A different agent, the same overconfidence. Run through a one-shot path without being handed its sources, the DeepSeek agent invented source-ledger details instead of reporting that it had none — a textbook hallucination. The fix was to only ever run it through the path that actually loads project context.
“Sent!” when nothing arrived. An OpenClaw agent reported a file delivered to chat when the upload had silently failed and the user received nothing. The rule now is to check the channel’s "status":"ok" response before claiming a send succeeded — never infer delivery from the absence of an error.
“Figure fixed” from a glance. An agent called a manuscript figure fixed after a quick full-page PDF glance, missing label-on-edge collisions that only show up at high resolution. Figures are now inspected at the figure level — geometry and semantics — before being called done.
A runaway search. A broad strings / rg sweep over system directories blew up the context window and had to be killed by hand — a reminder that an agent told to “just search everything” can quietly dig itself into a hole.

The pattern is the same across all of them: an agent sounded certain, or an automated check looked green, when it was not. That is exactly why the research workflow front-loads a visible brief, adversarial verification, independent multi-agent review, and a final evidence gate — and why this system is labelled experimental and meant to be supervised, not trusted blindly.

Tools it builds on

The system glues together a number of smaller tools, several of which have their own repositories:

getscipapers — get and request scientific papers from various sources (the paper downloader used above).
translation-server — a Node.js server that runs Zotero translators (the Zotero ingestion engine; the official image is arm64, this is the amd64 build).
vnthuquan — a wrapper/CLI for Vietnam Thu Quan ebook discovery and EPUB downloads, on the Calibre/ebook side of the library.
vnu-eoffice — a local VNU e-office document monitor with Telegram alerts.
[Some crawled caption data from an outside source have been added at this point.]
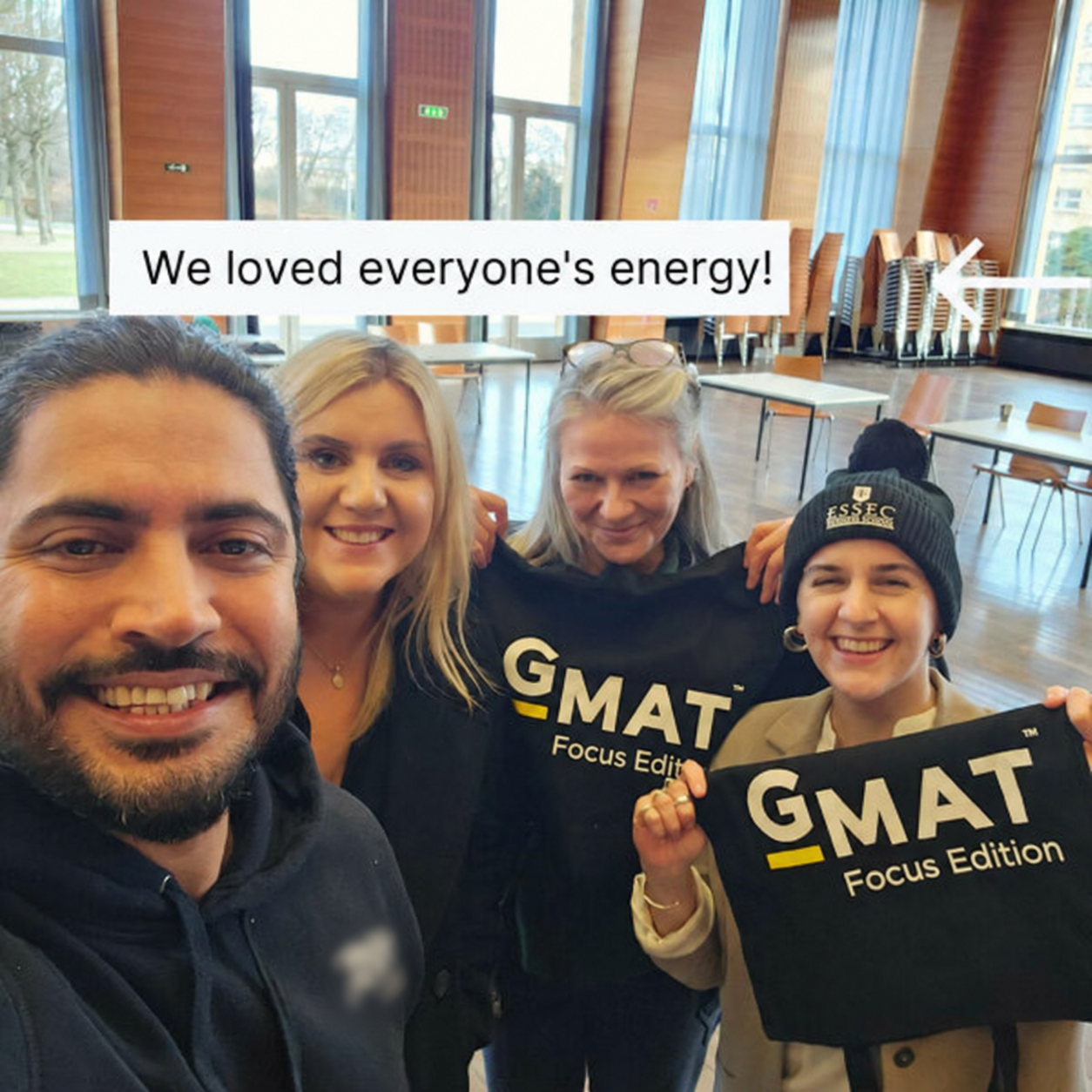 Candidates and coaches at an ITEROS event holding GMAT Focus Edition banners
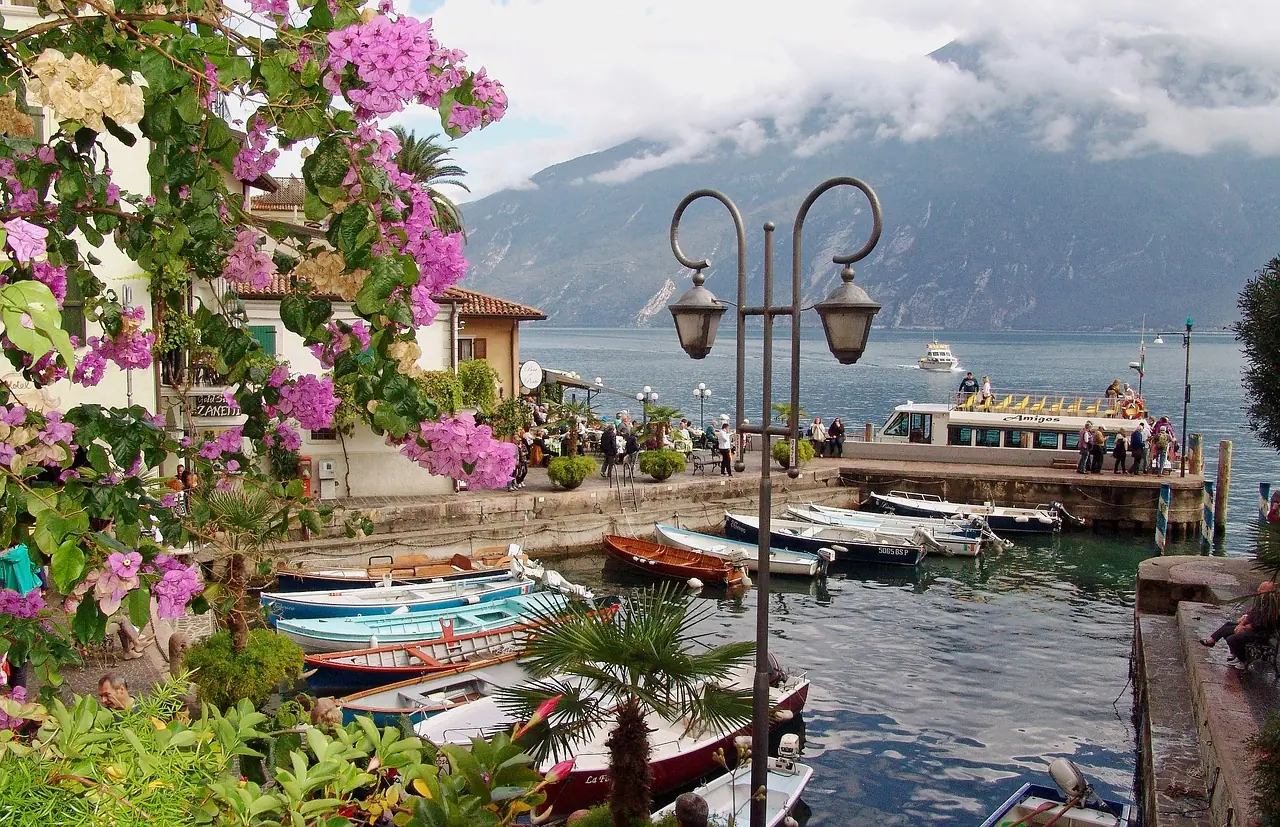 Historický přístav Porto Vecchio v Limone sul Garda s malebnými loďkami a výhledem na jezero Garda.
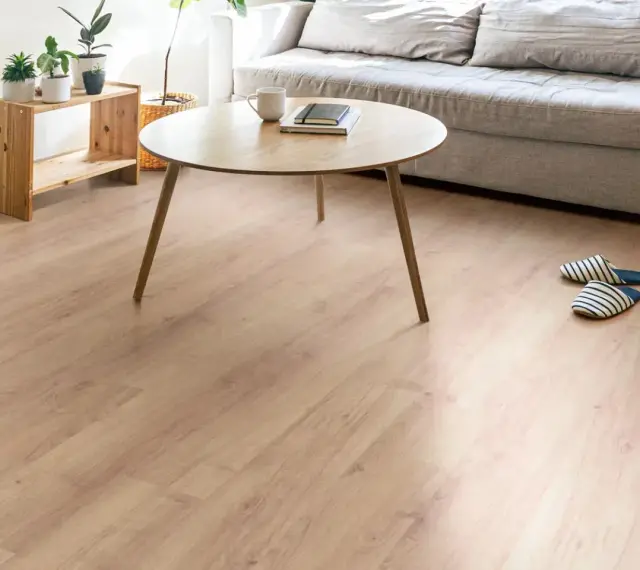 Un suelo de laminado vinilo claro y cálido ilumina un salón moderno con sofá gris, mesa de centro de madera y plantas.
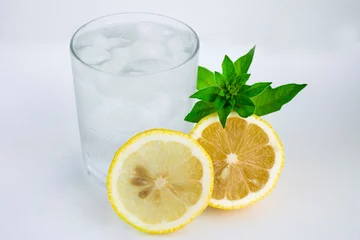 Foto op Plexiglas Glas met koud water, citroen en munt. Koel water op een witte achtergrond © Нафиса Прокофьева
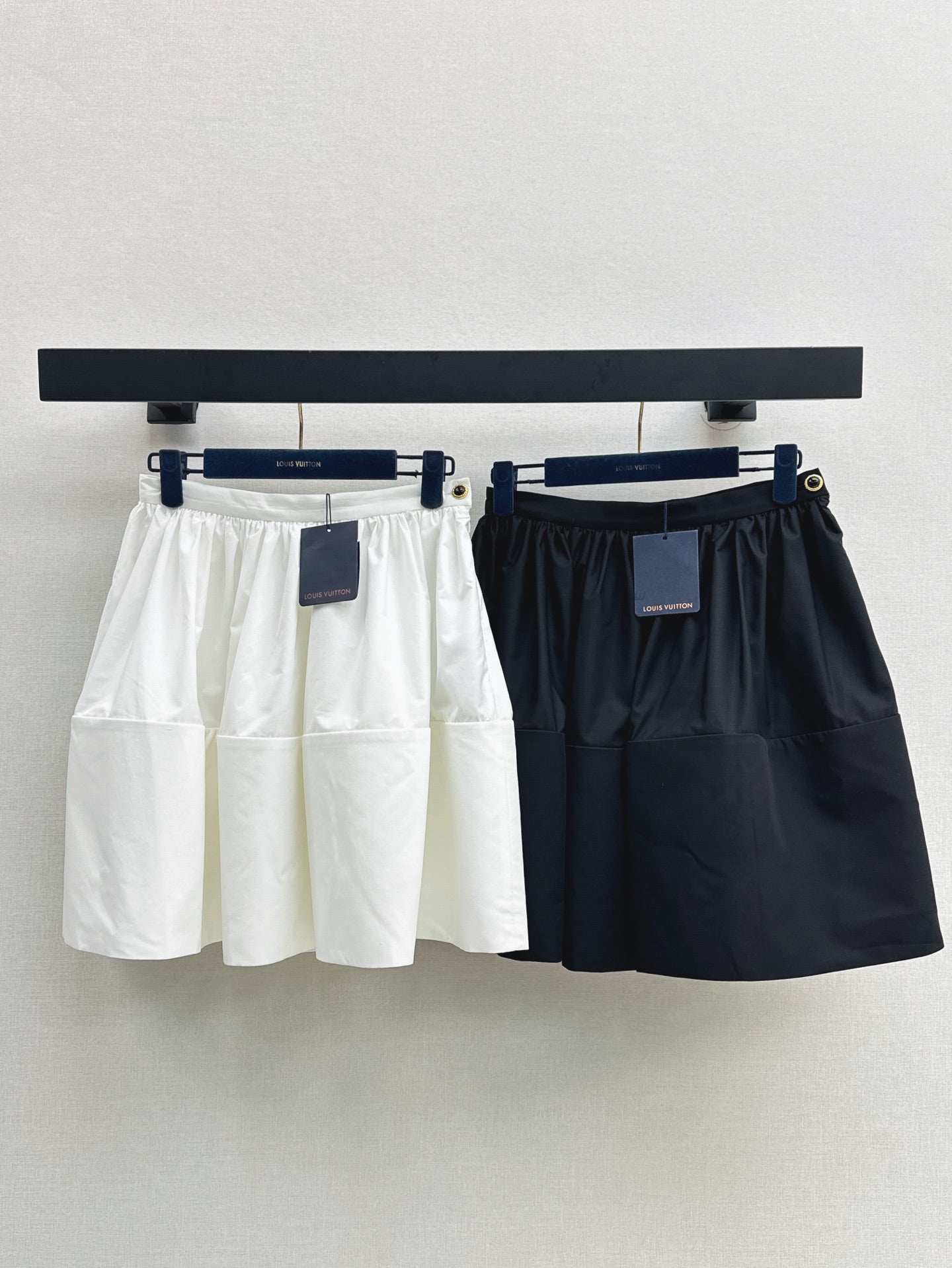 Loui* 25ss XL hem mini skirt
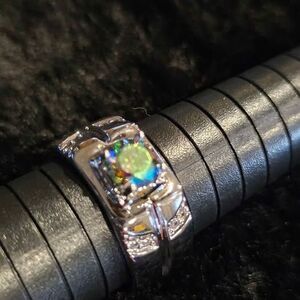 1CTW VVSD Fantasy Blue with Moissanite accents in .925 sterling silver. Size 12
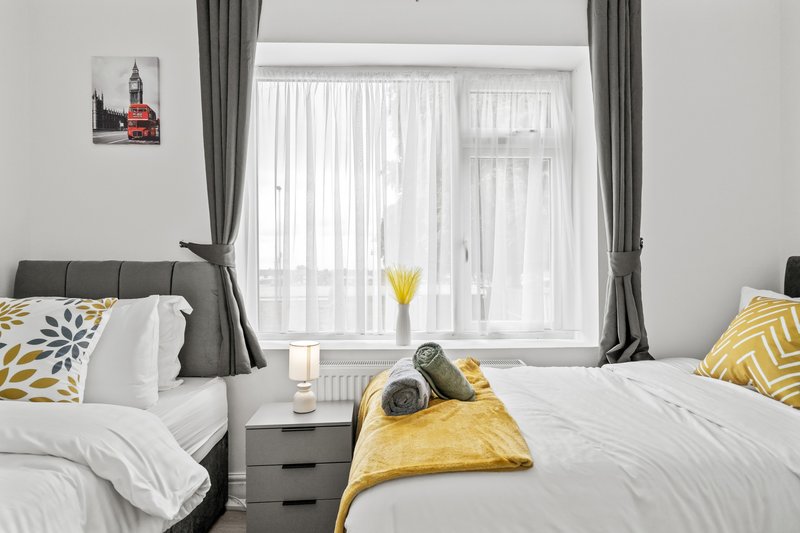 Modern bedroom with two beds, grey headboards, white bedding, yellow accents and large windows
It also relies on established third-party software — Zotero, SageMath, Calibre, Lean, and the AI agent CLIs themselves — installed and configured by the rebuild.

A note on how this was made

The three repositories, their documentation, the backup/restore machinery, the CI, the Codespace, and this blog post were all written by the same multi-agent AI coding system that the repositories back up and replicate — the agents building (and documenting) their own infrastructure. That self-referential loop is half the fun, and half the reason to treat it as experimental.